Köprüaltı! Köprüaltı! diye bağırıyordu seyirciler. Hep bir ağızdan söylenen şarkıların çoğunu bilmiyor olmama mı utanayım, yoksa bazı izleyicilerin şarkı boyunca kendilerini çekmelerine mi şaşırayım derken, gelen güvenlik görevlerinin antik tiyatrodaki çizilen sınırlara rivayet etmemizi rica eden uyarıları ile etrafıma daha dikkatli bakmaya başladım. Geçtiğimiz günlerde gittiğimiz Duman konserinin sanırım en yaşlıları Duman’ın üyeleri ile bizdik. Tahmini yaş ortalaması 18 altı olan gençlerin, onlar henüz doğmamışken çıkan şarkıları ezbere bilmeleri ve hep bir ağızdan söylemeleri ne anlama geliyor? Popüler kültürün zamanın ruhunu iyi yansıttığı söylenebilir. “Billions” dizisindeki mavi yakalı aileden gelen hedge fon yöneticisi neden Metallica hayranı? Gençliğimizin heavy metal grupları ve bizden de eski Led Zeppelin ve Rolling Stones gibi gruplar, nasıl oldu da moda markalarının sevgilisi haline geldi? Meşhur mankenler neden on binlerce dolar değerindeki çantaları ile birlikte Che fotolu tişörtler giyiyor? Dünyadaki en zengin yaklaşık bir düzine kişinin, dünyanın nüfusunun en fakir yarısı kadar toplam servete ulaşmasının nasıl etkileri oluyor? Bunlar zıt kutuplar mı yoksa aynı madalyonun farklı yüzleri mi? Biri olmadan diğeri olabilir mi?

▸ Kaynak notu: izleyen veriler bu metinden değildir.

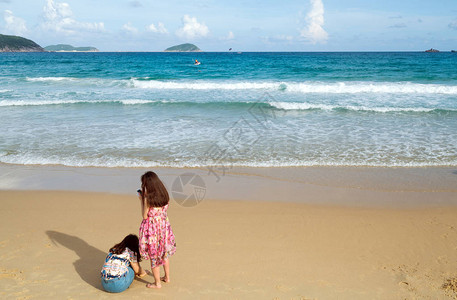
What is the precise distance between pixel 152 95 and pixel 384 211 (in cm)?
1770

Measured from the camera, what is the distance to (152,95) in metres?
21.3

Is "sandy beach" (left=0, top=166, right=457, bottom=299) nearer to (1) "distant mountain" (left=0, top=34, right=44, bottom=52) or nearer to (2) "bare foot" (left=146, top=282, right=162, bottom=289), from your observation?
(2) "bare foot" (left=146, top=282, right=162, bottom=289)

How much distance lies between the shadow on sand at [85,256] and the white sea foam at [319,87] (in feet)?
65.1

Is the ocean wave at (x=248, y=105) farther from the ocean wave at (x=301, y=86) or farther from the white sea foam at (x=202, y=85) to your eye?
the white sea foam at (x=202, y=85)

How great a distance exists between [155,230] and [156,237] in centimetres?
9

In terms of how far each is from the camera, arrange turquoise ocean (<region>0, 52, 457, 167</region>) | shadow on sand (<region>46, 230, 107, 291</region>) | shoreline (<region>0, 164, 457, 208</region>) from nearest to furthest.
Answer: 1. shadow on sand (<region>46, 230, 107, 291</region>)
2. shoreline (<region>0, 164, 457, 208</region>)
3. turquoise ocean (<region>0, 52, 457, 167</region>)

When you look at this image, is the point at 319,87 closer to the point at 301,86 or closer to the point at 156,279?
the point at 301,86

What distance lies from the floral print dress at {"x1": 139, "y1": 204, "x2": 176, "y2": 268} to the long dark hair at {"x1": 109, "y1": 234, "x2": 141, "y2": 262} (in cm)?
11

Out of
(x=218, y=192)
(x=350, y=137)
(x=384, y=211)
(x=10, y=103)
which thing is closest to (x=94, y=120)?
(x=10, y=103)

Bu noktada üç boyutlu bir nesnenin iki boyutlu bir perspektifinden, yani düzlemsel bir gerçeklikte nasıl görüneceğini düşünelim ve silindir örneğine bakalım. Perspektifimizden bir boyut eksiltirsek göreceğimiz kesit bir daire veya dikdörtgen olacak. Bakış açısına göre her ikisi de bu boyutta doğru,  ancak birbirleriyle çelişir dilimler.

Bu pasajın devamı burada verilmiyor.